The Totem Warrior is better than the Berserker because...the rules for the totems are better than the rules for berserking? And apparently having these semi-magical abilities gives you more to base your RP on than being a warrior who goes crazy in battle.
The Eldritch Knight, he says, could have been in B tier because 1/3 wizard, but being 2/3 fighter is lame. Because all it does is fight. (Um, if that's the case, why are 2 of 5 criteria based solely on your ability to fight?)
To be clear, he's talking about the "revised Ranger" variant which he praises, so by the book Rangers are probably down with the Berserker in D tier. He gives the Hunter good points for combat and exploration mechanics, but says the RP/Lore is limited.
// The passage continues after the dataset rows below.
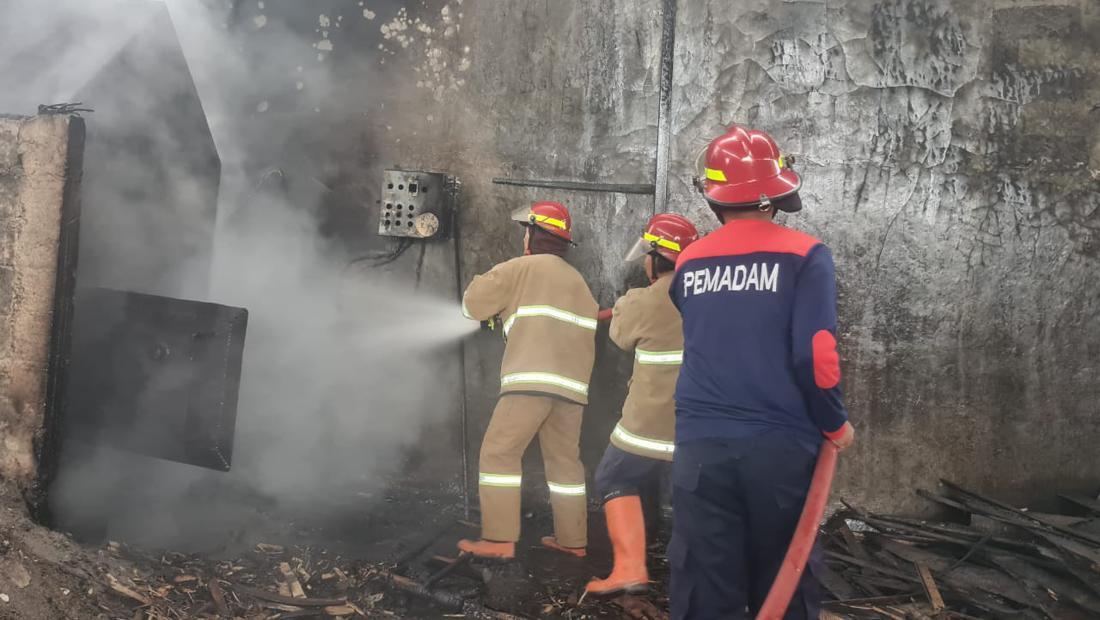 Tungku Di Pabrik Kayu Di Wonosobo Meledak, 1 Karyawan Terluka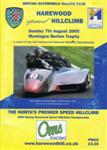 Programme cover of Harewood Hill Climb, 07/08/2005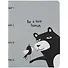 Тетрадь на кольцах в клетку Be Smart, Silly, А4, 120 листов - 0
How? I'm still not sure.
Anyway, Esper says that all of the above classes/subclasses lack for mechanical flexibility and/or RP hooks hard coded into the class.
Moving up to B tier, we get the Monk (all subclasses), Ranger/Beastmaster, Paladin (all subclasses), Rogue (Assassin & Thief).
Monks have lots of unique mechanics that he likes. Loves, even. But unfortunately, they are low on RP potential. Because he's never seen anyone create a more interesting Monk background than the default given by the book. So here's one of my biggest criticisms of this video. Monks are apparently sucky roleplay options because of how the book suggests they are played. But moving forward, classes like the Paladin or Bard get high marks for being played the way the books says you should play them.
Beastmasters are sucky Rangers, but having an animal is cool and metal. So bonus points.
Paladins are cool because they have a hard-coded RP story in the class (which is why Monks suck).
Rogue, at least the Assassin and Thief subclasses, get high ranks for style (cool dark edgy art), and real world lore is cool (from Han Solo to Jack Sparrow)...although real world lore for lower ranked classes was ignored. Apparently not having spells is enough to limit these edgy scoundrels to B tier because...
Tier A, the top, the best of the best! Here we have the Rogue/Arcane Trickster, Warlock, Druid, Wizard, Sorcerer, Cleric, and at the top the BARD!
This is getting long, and you can basically boil this down to A tier (aside from Rogue/Arcane Trickster who are at the bottom of the tier) are full spellcaster classes. That's it, folks. According to this video, spellcasters are where it's at! Even though he seems to again waffle on the "real world lore/game lore" thing. And is inconsistent about what constitutes good hard-coded RP hooks and what doesn't.
Probably no surprise that a guy who calls himself Esper the Bard puts the Bard class at the top of the chart.
So what can we learn from this? If you want to actually rate classes, come up with some sort of well-defined criteria for the ratings and explain your ranking system in detail. Offer up arguments to defend your rating with specific examples or some sort of data, rather than "I just like this."
OR, from the beginning, just tell us straight up, these are the classes ranked by my personal preference of what/how to play and what seems cool to me, and give up the pretense of some sort of objective ranking system.
Trying to mush the two together leads to disappointment in your audience.